Rezension von Ingrid Eßer
In ihrem Roman „Junge Frau, am
Fenster stehend, Abendlicht, blaues Kleid“ schildert die in Berlin lebende
Alena Schröder eine Familiengeschichte über vier Generationen hinweg. Die
Erzählung spielt in der Gegenwart in der Bundeshauptstadt und nimmt die
27-jährige Doktorandin Hannah und ihre fast hundertjährige Großmutter Evelyn in
den Fokus. In weiteren Kapiteln erfolgt ein Rückblick bis in die 1920er auf die
Familiengeschichte. Der Titel nimmt Bezug auf ein verschollenes Bild aus dem
Vermögen des im Zweiten Weltkrieg enteigneten jüdischen Kunsthändlers Goldmann,
dessen einzige Erbin Evelyn ist, die sich diesem Umstand aber nicht stellen
möchte und auf ihre ganz eigene Art damit ihre Enkelin betraut.
In der Generationengeschichte
kommt auch Senta eine bedeutende Rolle zu, denn sie ist die Mutter von Evelyn.
Sie wächst in den 1910er Jahren am Rand von Rostock auf und träumt davon, den
Verlockungen Berlins zu folgen. Doch dann trifft sie Ulrich, den Kriegshelden,
der Geschichten vom Fliegen erzählt. Bald wird sie schwanger und nach der
Heirat immer unzufriedener. Sie lässt sich scheiden und erfüllt sich doch noch
ihren Traum von Berlin. In der Hauptstadt erfährt sie an der Seite ihres
jüdischen Ehemanns die zunehmenden Repressalien gegen die
Religionsgemeinschaft. Silvia vervollständigt schließlich noch die Stammlinie
als Tochter von Evelyn und Mutter von Hannah.

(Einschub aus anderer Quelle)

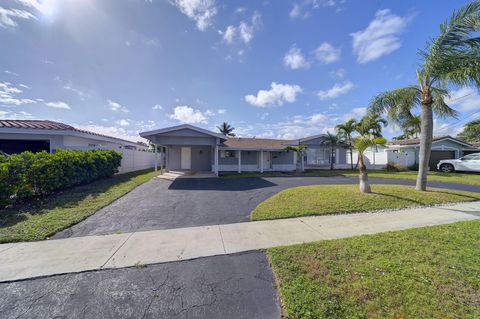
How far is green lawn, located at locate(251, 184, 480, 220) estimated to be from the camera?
6141 mm

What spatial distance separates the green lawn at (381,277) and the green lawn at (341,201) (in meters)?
2.04

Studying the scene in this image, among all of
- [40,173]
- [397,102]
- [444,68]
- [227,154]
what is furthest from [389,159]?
[40,173]

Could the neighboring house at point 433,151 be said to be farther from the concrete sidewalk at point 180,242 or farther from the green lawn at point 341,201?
the concrete sidewalk at point 180,242

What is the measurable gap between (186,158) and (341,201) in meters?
14.3

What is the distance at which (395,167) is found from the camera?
20375 mm

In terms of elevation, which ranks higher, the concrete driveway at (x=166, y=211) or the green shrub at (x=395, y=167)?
the green shrub at (x=395, y=167)

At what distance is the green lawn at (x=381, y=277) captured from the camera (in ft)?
7.59

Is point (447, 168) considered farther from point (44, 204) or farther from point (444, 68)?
point (44, 204)

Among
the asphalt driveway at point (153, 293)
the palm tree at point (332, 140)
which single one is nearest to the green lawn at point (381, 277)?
the asphalt driveway at point (153, 293)

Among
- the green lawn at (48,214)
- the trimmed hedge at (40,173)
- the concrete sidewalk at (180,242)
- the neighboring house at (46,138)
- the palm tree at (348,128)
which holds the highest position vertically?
the palm tree at (348,128)

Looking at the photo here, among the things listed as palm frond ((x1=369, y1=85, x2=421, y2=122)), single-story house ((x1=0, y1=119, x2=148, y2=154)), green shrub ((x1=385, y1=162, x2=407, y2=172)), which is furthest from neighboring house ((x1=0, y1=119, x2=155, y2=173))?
green shrub ((x1=385, y1=162, x2=407, y2=172))

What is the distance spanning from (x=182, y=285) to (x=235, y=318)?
0.97 m

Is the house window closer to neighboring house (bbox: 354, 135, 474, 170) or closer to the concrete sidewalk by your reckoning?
the concrete sidewalk

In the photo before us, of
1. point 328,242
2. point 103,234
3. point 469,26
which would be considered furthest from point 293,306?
point 469,26
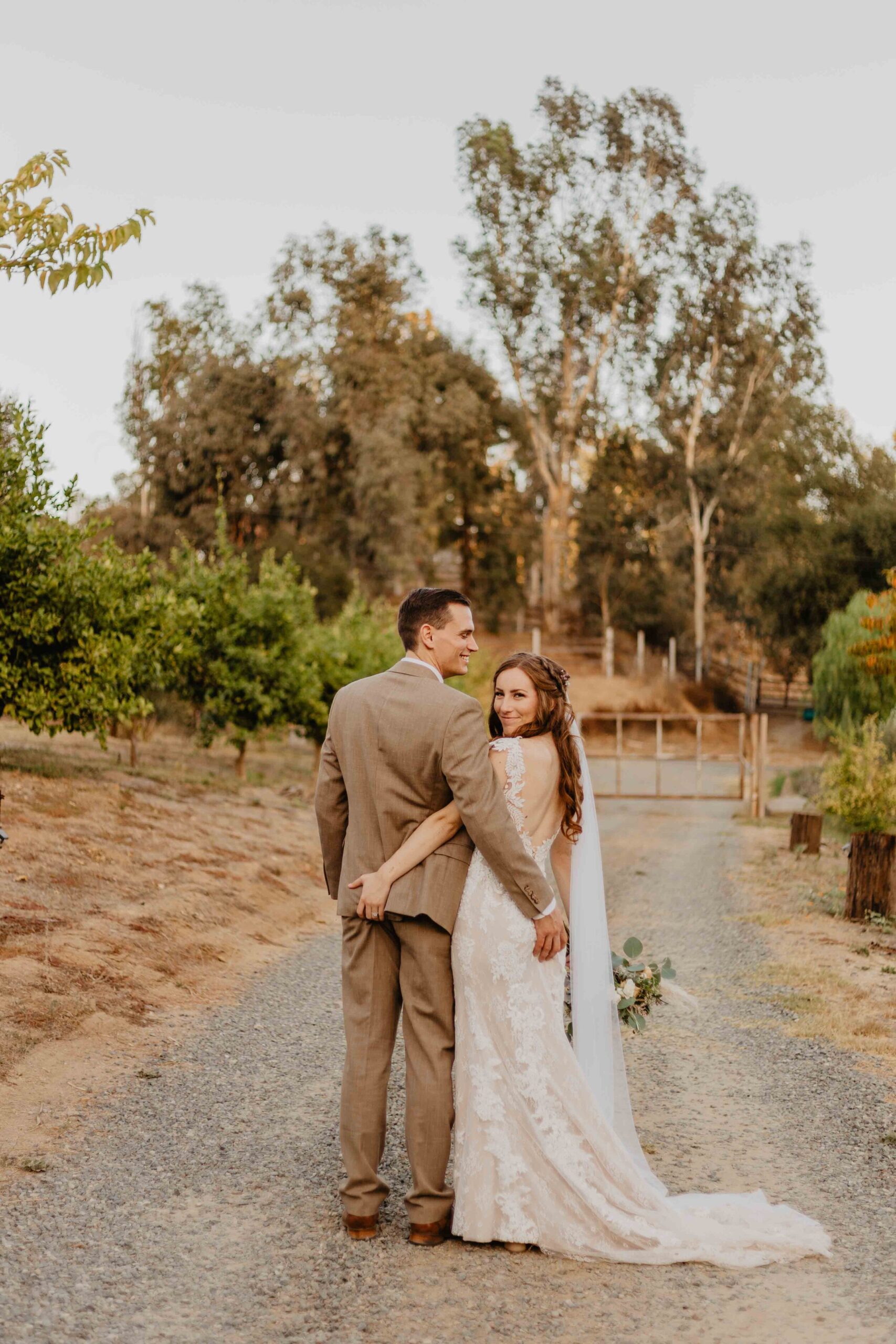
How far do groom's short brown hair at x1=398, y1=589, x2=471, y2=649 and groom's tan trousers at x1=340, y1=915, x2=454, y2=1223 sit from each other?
3.24 feet

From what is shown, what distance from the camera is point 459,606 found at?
15.2 feet

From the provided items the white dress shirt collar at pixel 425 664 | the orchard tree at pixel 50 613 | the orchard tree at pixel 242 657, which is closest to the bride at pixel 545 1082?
the white dress shirt collar at pixel 425 664

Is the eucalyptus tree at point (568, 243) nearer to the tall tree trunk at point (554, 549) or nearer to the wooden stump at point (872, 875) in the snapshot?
the tall tree trunk at point (554, 549)

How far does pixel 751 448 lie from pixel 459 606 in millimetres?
51063

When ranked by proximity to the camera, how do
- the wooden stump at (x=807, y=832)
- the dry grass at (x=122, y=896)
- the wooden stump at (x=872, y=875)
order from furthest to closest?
the wooden stump at (x=807, y=832), the wooden stump at (x=872, y=875), the dry grass at (x=122, y=896)

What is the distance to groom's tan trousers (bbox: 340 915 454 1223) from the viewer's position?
14.7 feet

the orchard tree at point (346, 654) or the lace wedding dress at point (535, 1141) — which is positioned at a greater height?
the orchard tree at point (346, 654)

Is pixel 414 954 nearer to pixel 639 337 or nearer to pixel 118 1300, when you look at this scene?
pixel 118 1300

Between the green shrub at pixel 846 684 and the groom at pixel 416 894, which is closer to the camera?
the groom at pixel 416 894

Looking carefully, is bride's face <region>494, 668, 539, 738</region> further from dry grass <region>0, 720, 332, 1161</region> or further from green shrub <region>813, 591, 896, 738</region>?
green shrub <region>813, 591, 896, 738</region>

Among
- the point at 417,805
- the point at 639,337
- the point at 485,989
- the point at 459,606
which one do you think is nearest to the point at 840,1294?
the point at 485,989

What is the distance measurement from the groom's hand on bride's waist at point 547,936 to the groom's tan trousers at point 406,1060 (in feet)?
1.01

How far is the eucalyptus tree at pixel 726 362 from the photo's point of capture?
52.3 metres

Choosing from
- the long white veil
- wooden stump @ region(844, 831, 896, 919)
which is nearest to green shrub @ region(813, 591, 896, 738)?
wooden stump @ region(844, 831, 896, 919)
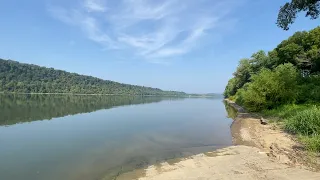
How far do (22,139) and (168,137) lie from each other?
10.8m

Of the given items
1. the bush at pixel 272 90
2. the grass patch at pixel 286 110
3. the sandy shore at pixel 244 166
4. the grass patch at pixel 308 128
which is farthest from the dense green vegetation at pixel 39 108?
the grass patch at pixel 286 110

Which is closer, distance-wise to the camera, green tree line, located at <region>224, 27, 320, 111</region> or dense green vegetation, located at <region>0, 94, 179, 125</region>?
green tree line, located at <region>224, 27, 320, 111</region>

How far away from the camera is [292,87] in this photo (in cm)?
2923

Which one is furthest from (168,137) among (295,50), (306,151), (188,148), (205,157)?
(295,50)

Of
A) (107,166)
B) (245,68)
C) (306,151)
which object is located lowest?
(107,166)

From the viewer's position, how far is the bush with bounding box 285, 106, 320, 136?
14154 millimetres

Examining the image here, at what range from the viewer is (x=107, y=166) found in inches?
488

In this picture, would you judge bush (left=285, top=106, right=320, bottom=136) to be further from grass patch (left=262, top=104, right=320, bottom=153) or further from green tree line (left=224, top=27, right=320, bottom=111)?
green tree line (left=224, top=27, right=320, bottom=111)

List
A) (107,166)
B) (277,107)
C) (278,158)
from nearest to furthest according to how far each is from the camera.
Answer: (278,158) → (107,166) → (277,107)

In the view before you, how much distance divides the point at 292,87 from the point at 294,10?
10.0 meters

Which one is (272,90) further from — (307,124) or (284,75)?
(307,124)

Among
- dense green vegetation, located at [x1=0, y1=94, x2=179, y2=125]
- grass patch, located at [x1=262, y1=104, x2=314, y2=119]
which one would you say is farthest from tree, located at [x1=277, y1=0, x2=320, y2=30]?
dense green vegetation, located at [x1=0, y1=94, x2=179, y2=125]

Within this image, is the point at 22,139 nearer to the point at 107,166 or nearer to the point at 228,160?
the point at 107,166

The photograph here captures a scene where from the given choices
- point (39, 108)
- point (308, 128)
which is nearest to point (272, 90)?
point (308, 128)
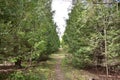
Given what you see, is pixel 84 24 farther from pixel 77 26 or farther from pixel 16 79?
pixel 16 79

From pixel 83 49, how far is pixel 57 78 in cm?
390

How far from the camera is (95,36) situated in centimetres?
1441

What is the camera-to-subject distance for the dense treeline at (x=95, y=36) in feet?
42.4

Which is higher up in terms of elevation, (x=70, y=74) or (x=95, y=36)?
(x=95, y=36)

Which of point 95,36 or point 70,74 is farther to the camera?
point 70,74

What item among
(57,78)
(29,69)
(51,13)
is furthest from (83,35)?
(51,13)

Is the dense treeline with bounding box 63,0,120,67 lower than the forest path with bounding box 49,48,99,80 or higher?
higher

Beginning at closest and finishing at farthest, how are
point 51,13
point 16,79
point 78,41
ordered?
point 16,79 → point 78,41 → point 51,13

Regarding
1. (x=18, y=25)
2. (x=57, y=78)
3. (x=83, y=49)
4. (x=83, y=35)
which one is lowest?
(x=57, y=78)

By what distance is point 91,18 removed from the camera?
48.3ft

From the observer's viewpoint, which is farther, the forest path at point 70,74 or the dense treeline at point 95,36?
the forest path at point 70,74

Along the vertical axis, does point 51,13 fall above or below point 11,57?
above

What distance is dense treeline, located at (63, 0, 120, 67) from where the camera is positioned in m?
12.9

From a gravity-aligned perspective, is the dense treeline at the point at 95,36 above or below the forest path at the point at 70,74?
above
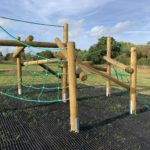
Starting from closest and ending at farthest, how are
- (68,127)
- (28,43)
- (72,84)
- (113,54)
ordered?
(72,84) < (68,127) < (28,43) < (113,54)

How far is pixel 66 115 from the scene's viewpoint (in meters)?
4.43

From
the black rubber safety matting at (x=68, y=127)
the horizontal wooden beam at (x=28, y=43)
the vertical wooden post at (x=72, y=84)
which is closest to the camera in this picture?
the black rubber safety matting at (x=68, y=127)

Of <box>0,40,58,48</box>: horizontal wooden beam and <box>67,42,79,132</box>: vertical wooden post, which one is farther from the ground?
<box>0,40,58,48</box>: horizontal wooden beam

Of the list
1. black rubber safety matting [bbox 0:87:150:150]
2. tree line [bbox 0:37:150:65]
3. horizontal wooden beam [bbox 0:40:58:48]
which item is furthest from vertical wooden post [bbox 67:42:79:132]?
tree line [bbox 0:37:150:65]

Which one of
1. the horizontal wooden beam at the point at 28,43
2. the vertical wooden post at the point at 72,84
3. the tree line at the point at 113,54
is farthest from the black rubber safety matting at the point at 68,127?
the tree line at the point at 113,54

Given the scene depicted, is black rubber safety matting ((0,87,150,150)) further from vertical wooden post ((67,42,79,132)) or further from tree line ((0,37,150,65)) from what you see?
tree line ((0,37,150,65))

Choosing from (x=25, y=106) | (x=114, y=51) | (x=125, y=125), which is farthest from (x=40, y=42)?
(x=114, y=51)

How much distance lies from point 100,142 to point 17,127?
4.32 feet

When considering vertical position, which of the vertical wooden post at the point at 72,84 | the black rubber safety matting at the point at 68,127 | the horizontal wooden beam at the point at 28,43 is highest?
the horizontal wooden beam at the point at 28,43

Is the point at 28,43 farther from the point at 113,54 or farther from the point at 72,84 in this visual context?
the point at 113,54

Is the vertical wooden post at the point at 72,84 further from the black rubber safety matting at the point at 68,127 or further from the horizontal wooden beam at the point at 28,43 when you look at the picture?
the horizontal wooden beam at the point at 28,43

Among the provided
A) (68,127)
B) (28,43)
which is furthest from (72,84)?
(28,43)

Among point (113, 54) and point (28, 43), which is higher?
point (28, 43)

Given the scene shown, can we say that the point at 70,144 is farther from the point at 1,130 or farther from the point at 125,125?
the point at 125,125
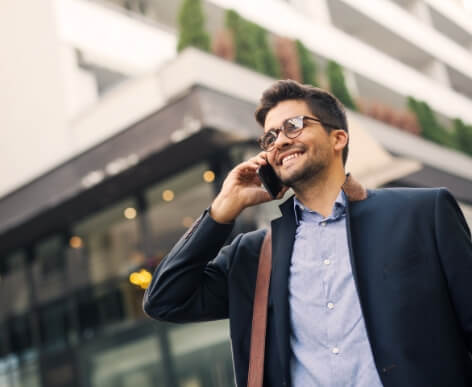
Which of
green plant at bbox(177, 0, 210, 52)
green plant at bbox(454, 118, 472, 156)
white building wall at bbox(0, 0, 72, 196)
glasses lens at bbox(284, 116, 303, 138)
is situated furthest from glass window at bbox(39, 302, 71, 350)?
green plant at bbox(454, 118, 472, 156)

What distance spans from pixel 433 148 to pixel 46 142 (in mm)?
8855

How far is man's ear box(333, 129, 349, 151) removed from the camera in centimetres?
243

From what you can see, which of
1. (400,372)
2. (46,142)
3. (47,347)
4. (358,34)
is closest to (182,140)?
(46,142)

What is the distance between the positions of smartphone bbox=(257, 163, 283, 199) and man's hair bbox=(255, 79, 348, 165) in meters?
0.23

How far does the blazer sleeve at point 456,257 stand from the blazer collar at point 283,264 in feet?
1.06

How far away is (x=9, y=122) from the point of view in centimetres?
1174

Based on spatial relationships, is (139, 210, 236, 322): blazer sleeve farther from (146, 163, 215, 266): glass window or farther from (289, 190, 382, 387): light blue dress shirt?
(146, 163, 215, 266): glass window

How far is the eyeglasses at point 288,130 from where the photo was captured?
7.65 ft

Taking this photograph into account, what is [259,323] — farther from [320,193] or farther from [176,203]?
[176,203]

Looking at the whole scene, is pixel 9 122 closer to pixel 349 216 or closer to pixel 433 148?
pixel 433 148

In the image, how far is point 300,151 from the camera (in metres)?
2.31

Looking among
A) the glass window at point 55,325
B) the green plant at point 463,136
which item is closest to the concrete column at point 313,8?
the green plant at point 463,136

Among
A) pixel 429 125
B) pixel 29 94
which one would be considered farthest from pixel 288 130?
pixel 429 125

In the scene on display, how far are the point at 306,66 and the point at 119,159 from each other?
4723 mm
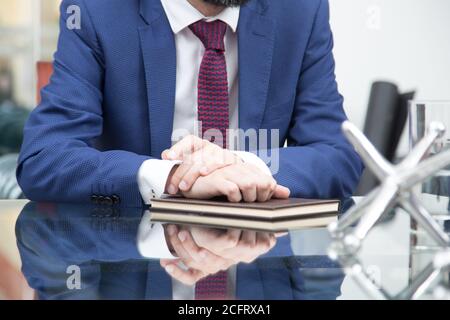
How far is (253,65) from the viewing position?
6.64ft

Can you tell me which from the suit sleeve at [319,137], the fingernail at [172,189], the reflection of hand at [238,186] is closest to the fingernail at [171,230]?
the reflection of hand at [238,186]

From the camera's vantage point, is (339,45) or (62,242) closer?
(62,242)

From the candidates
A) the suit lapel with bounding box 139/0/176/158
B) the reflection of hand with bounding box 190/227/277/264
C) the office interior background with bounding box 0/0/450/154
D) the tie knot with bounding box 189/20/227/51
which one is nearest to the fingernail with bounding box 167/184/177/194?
the reflection of hand with bounding box 190/227/277/264

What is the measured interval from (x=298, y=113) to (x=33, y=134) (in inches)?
28.8

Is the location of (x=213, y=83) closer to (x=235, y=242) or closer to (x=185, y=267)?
(x=235, y=242)

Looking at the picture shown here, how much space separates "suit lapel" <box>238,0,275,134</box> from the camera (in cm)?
201

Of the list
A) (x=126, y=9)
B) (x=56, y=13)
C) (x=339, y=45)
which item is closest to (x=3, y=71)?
(x=56, y=13)

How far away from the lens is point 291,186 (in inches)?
67.9

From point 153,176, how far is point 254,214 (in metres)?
0.39

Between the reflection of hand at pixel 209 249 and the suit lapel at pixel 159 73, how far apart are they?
77cm

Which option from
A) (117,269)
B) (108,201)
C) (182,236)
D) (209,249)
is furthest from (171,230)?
(108,201)

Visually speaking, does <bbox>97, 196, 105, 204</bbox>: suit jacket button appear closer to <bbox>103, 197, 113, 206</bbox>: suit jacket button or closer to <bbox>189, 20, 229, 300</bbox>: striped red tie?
<bbox>103, 197, 113, 206</bbox>: suit jacket button

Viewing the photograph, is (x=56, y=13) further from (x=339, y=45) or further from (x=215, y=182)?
(x=215, y=182)

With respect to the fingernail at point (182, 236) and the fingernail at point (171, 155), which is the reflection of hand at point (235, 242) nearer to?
the fingernail at point (182, 236)
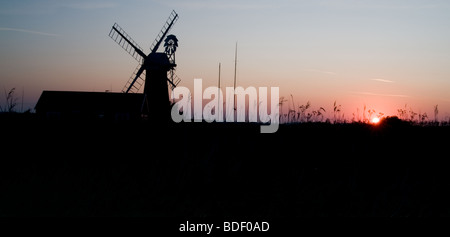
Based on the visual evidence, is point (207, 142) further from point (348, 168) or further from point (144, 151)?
point (348, 168)

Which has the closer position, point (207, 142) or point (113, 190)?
point (113, 190)

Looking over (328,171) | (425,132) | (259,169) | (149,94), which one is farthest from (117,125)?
(149,94)

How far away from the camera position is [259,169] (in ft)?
29.3

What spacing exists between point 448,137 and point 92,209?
30.7 ft

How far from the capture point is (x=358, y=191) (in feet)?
25.1

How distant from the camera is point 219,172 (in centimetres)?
827

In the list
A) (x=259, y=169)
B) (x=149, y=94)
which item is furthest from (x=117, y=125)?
(x=149, y=94)

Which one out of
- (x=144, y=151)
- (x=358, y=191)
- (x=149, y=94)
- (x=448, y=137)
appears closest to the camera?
(x=358, y=191)

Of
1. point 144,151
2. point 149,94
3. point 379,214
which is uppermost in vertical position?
point 149,94

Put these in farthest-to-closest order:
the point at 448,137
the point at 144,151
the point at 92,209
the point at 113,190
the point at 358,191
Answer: the point at 448,137 < the point at 144,151 < the point at 358,191 < the point at 113,190 < the point at 92,209

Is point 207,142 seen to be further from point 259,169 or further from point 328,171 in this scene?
point 328,171

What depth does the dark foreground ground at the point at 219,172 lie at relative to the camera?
265 inches

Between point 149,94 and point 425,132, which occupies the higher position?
point 149,94

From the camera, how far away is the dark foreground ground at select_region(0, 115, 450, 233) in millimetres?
6719
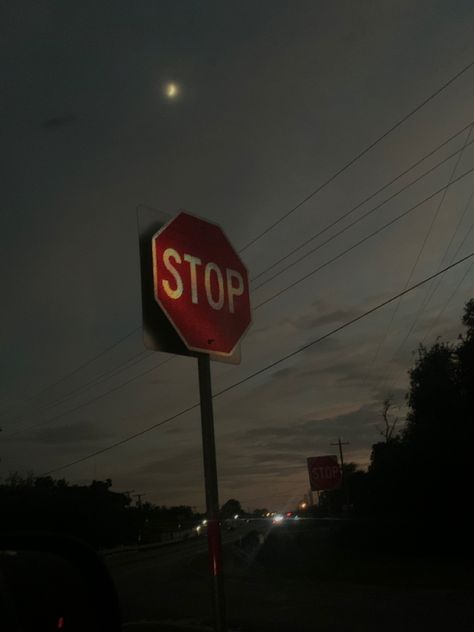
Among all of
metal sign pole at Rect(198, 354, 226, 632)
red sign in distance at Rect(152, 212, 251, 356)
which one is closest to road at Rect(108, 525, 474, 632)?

Es sind starke Frauenfiguren, authentisch
und vielfältig, die Alena Schröder in ihrem Roman zeichnet, mit eigenen
Vorstellungen vom Leben und einem enormen Willen, diese Vorstellungen zu
verwirklichen. Das Verständnis von Generation zu Generation ist dadurch teils
gestört, es kommt zu Brüchen, aber auch zu Annäherungen. Und obwohl manchmal
große Weiten zwischen den Aufenthaltsorten liegen und auch die innere
Verbundenheit nur ein loser Faden ist, gerät man einander nie vollständig in
Vergessenheit. Auch wenn sich Senta, Evelyn und Silvia im Nachhinein nicht für
gute Mütter halten, hat jede auf ihre Weise eine Möglichkeit gefunden, dem
Nachwuchs eine vernünftige Perspektive für die Zukunft zu schaffen, die
Freiraum zur Entfaltung der Persönlichkeit bietet.
Zwischen Gegenwart und
Vergangenheit schildert die Autorin eine unterhaltsame Geschichte, die nie
stillsteht und die sie bewusst so führt, dass immer eine gewisse unterschwellige
Spannung auf den Fortgang bestehen bleibt. Raubkunst als Thema im Hintergrund
fand ich ungewöhnlich, aber eine interessante Idee, über dessen Aufspüren ich
durch die Erzählung gerne mehr erfahren habe.
Mit „Junge Frau, am Fenster
stehend, Abendlicht, blaues Kleid“ hat Alena Schröder einen bewegenden und
fesselnden, abwechslungsreichen Roman geschrieben, der mit einem unverbrauchten
Hintergrundthema und faszinierenden Frauenfiguren aufwartet. Ich habe das Buch
sehr gerne gelesen und empfehle es daher uneingeschränkt weiter.